What you return must match the records exactly, line for line.

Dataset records
● ● ● ●

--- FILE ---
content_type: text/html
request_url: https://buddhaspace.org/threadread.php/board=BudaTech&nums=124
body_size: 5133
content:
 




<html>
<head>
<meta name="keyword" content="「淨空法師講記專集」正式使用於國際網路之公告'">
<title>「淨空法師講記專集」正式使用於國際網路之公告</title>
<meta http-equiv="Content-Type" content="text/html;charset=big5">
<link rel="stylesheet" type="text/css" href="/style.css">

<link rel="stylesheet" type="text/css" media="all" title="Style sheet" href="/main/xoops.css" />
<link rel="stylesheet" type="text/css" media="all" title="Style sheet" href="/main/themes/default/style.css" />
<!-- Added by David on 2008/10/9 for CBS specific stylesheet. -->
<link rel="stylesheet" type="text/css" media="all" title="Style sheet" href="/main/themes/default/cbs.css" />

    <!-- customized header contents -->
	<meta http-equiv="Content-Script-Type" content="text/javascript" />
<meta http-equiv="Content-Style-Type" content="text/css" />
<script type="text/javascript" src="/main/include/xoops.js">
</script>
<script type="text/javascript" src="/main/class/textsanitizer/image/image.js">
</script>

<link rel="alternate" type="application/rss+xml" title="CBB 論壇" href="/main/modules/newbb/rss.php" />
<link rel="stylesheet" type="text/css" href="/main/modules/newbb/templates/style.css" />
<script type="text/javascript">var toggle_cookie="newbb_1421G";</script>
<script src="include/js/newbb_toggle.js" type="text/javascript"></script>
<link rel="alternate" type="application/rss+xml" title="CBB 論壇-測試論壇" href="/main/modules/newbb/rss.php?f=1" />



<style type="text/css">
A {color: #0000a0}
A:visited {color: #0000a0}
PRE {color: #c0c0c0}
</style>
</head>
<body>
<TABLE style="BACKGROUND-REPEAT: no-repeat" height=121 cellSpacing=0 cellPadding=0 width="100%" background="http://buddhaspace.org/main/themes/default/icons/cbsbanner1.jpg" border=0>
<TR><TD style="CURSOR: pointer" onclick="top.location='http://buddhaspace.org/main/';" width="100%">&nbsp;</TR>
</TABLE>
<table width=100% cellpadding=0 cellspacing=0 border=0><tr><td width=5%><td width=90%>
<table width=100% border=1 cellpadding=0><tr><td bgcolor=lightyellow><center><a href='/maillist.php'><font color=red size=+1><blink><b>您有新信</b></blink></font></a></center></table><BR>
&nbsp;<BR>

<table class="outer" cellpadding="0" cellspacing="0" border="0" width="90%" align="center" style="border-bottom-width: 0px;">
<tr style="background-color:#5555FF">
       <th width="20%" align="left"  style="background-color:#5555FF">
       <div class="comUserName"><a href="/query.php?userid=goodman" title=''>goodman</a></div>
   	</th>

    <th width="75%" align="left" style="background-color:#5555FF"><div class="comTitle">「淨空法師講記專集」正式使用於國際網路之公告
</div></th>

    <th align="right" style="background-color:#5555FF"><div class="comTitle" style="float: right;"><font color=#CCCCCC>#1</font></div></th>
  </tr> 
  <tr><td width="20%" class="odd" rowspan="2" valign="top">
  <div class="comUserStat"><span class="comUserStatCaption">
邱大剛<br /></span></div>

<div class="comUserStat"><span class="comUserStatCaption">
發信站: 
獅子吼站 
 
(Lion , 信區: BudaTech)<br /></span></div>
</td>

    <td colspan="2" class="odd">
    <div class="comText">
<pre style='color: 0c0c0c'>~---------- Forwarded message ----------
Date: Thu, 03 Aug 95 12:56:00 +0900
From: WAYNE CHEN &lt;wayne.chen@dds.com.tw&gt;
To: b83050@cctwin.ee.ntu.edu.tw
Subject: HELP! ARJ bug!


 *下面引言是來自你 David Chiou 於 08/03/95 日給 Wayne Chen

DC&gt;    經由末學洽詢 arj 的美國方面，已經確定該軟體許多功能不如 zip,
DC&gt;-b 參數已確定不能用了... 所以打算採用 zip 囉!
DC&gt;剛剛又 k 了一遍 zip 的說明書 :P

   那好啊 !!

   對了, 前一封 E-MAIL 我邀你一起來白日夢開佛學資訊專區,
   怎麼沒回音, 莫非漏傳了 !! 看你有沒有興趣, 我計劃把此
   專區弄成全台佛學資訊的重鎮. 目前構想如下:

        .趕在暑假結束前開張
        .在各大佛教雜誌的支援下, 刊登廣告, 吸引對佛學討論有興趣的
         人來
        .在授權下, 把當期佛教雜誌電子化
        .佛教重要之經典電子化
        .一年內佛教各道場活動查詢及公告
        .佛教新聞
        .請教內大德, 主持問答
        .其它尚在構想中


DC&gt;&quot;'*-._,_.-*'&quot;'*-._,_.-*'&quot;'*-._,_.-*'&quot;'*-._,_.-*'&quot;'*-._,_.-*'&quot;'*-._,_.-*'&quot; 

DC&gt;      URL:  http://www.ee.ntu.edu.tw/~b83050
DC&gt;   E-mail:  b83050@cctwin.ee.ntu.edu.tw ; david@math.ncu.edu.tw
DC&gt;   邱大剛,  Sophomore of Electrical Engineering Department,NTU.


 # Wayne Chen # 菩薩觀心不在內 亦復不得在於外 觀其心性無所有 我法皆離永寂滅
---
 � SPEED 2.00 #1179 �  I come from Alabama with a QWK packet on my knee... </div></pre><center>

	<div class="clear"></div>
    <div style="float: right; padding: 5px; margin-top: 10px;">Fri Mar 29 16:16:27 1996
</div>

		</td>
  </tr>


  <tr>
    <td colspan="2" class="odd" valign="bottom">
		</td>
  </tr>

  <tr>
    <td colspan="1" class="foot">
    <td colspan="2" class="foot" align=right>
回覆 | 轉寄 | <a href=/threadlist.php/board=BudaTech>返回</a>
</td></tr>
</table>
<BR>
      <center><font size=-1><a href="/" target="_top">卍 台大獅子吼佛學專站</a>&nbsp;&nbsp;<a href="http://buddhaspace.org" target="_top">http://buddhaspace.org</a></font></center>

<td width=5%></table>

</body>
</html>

● ● ● ●

ANSWER BELOW
--- FILE ---
content_type: text/html
request_url: https://buddhaspace.org/threadread.php/board=BudaTech&nums=124
body_size: 5133
content:
 




<html>
<head>
<meta name="keyword" content="「淨空法師講記專集」正式使用於國際網路之公告'">
<title>「淨空法師講記專集」正式使用於國際網路之公告</title>
<meta http-equiv="Content-Type" content="text/html;charset=big5">
<link rel="stylesheet" type="text/css" href="/style.css">

<link rel="stylesheet" type="text/css" media="all" title="Style sheet" href="/main/xoops.css" />
<link rel="stylesheet" type="text/css" media="all" title="Style sheet" href="/main/themes/default/style.css" />
<!-- Added by David on 2008/10/9 for CBS specific stylesheet. -->
<link rel="stylesheet" type="text/css" media="all" title="Style sheet" href="/main/themes/default/cbs.css" />

    <!-- customized header contents -->
	<meta http-equiv="Content-Script-Type" content="text/javascript" />
<meta http-equiv="Content-Style-Type" content="text/css" />
<script type="text/javascript" src="/main/include/xoops.js">
</script>
<script type="text/javascript" src="/main/class/textsanitizer/image/image.js">
</script>

<link rel="alternate" type="application/rss+xml" title="CBB 論壇" href="/main/modules/newbb/rss.php" />
<link rel="stylesheet" type="text/css" href="/main/modules/newbb/templates/style.css" />
<script type="text/javascript">var toggle_cookie="newbb_1421G";</script>
<script src="include/js/newbb_toggle.js" type="text/javascript"></script>
<link rel="alternate" type="application/rss+xml" title="CBB 論壇-測試論壇" href="/main/modules/newbb/rss.php?f=1" />



<style type="text/css">
A {color: #0000a0}
A:visited {color: #0000a0}
PRE {color: #c0c0c0}
</style>
</head>
<body>
<TABLE style="BACKGROUND-REPEAT: no-repeat" height=121 cellSpacing=0 cellPadding=0 width="100%" background="http://buddhaspace.org/main/themes/default/icons/cbsbanner1.jpg" border=0>
<TR><TD style="CURSOR: pointer" onclick="top.location='http://buddhaspace.org/main/';" width="100%">&nbsp;</TR>
</TABLE>
<table width=100% cellpadding=0 cellspacing=0 border=0><tr><td width=5%><td width=90%>
<table width=100% border=1 cellpadding=0><tr><td bgcolor=lightyellow><center><a href='/maillist.php'><font color=red size=+1><blink><b>您有新信</b></blink></font></a></center></table><BR>
&nbsp;<BR>

<table class="outer" cellpadding="0" cellspacing="0" border="0" width="90%" align="center" style="border-bottom-width: 0px;">
<tr style="background-color:#5555FF">
       <th width="20%" align="left"  style="background-color:#5555FF">
       <div class="comUserName"><a href="/query.php?userid=goodman" title=''>goodman</a></div>
   	</th>

    <th width="75%" align="left" style="background-color:#5555FF"><div class="comTitle">「淨空法師講記專集」正式使用於國際網路之公告
</div></th>

    <th align="right" style="background-color:#5555FF"><div class="comTitle" style="float: right;"><font color=#CCCCCC>#1</font></div></th>
  </tr> 
  <tr><td width="20%" class="odd" rowspan="2" valign="top">
  <div class="comUserStat"><span class="comUserStatCaption">
邱大剛<br /></span></div>

<div class="comUserStat"><span class="comUserStatCaption">
發信站: 
獅子吼站 
 
(Lion , 信區: BudaTech)<br /></span></div>
</td>

    <td colspan="2" class="odd">
    <div class="comText">
<pre style='color: 0c0c0c'>~---------- Forwarded message ----------
Date: Thu, 03 Aug 95 12:56:00 +0900
From: WAYNE CHEN &lt;wayne.chen@dds.com.tw&gt;
To: b83050@cctwin.ee.ntu.edu.tw
Subject: HELP! ARJ bug!


 *下面引言是來自你 David Chiou 於 08/03/95 日給 Wayne Chen

DC&gt;    經由末學洽詢 arj 的美國方面，已經確定該軟體許多功能不如 zip,
DC&gt;-b 參數已確定不能用了... 所以打算採用 zip 囉!
DC&gt;剛剛又 k 了一遍 zip 的說明書 :P

   那好啊 !!

   對了, 前一封 E-MAIL 我邀你一起來白日夢開佛學資訊專區,
   怎麼沒回音, 莫非漏傳了 !! 看你有沒有興趣, 我計劃把此
   專區弄成全台佛學資訊的重鎮. 目前構想如下:

        .趕在暑假結束前開張
        .在各大佛教雜誌的支援下, 刊登廣告, 吸引對佛學討論有興趣的
         人來
        .在授權下, 把當期佛教雜誌電子化
        .佛教重要之經典電子化
        .一年內佛教各道場活動查詢及公告
        .佛教新聞
        .請教內大德, 主持問答
        .其它尚在構想中


DC&gt;&quot;'*-._,_.-*'&quot;'*-._,_.-*'&quot;'*-._,_.-*'&quot;'*-._,_.-*'&quot;'*-._,_.-*'&quot;'*-._,_.-*'&quot; 

DC&gt;      URL:  http://www.ee.ntu.edu.tw/~b83050
DC&gt;   E-mail:  b83050@cctwin.ee.ntu.edu.tw ; david@math.ncu.edu.tw
DC&gt;   邱大剛,  Sophomore of Electrical Engineering Department,NTU.


 # Wayne Chen # 菩薩觀心不在內 亦復不得在於外 觀其心性無所有 我法皆離永寂滅
---
 � SPEED 2.00 #1179 �  I come from Alabama with a QWK packet on my knee... </div></pre><center>

	<div class="clear"></div>
    <div style="float: right; padding: 5px; margin-top: 10px;">Fri Mar 29 16:16:27 1996
</div>

		</td>
  </tr>


  <tr>
    <td colspan="2" class="odd" valign="bottom">
		</td>
  </tr>

  <tr>
    <td colspan="1" class="foot">
    <td colspan="2" class="foot" align=right>
回覆 | 轉寄 | <a href=/threadlist.php/board=BudaTech>返回</a>
</td></tr>
</table>
<BR>
      <center><font size=-1><a href="/" target="_top">卍 台大獅子吼佛學專站</a>&nbsp;&nbsp;<a href="http://buddhaspace.org" target="_top">http://buddhaspace.org</a></font></center>

<td width=5%></table>

</body>
</html>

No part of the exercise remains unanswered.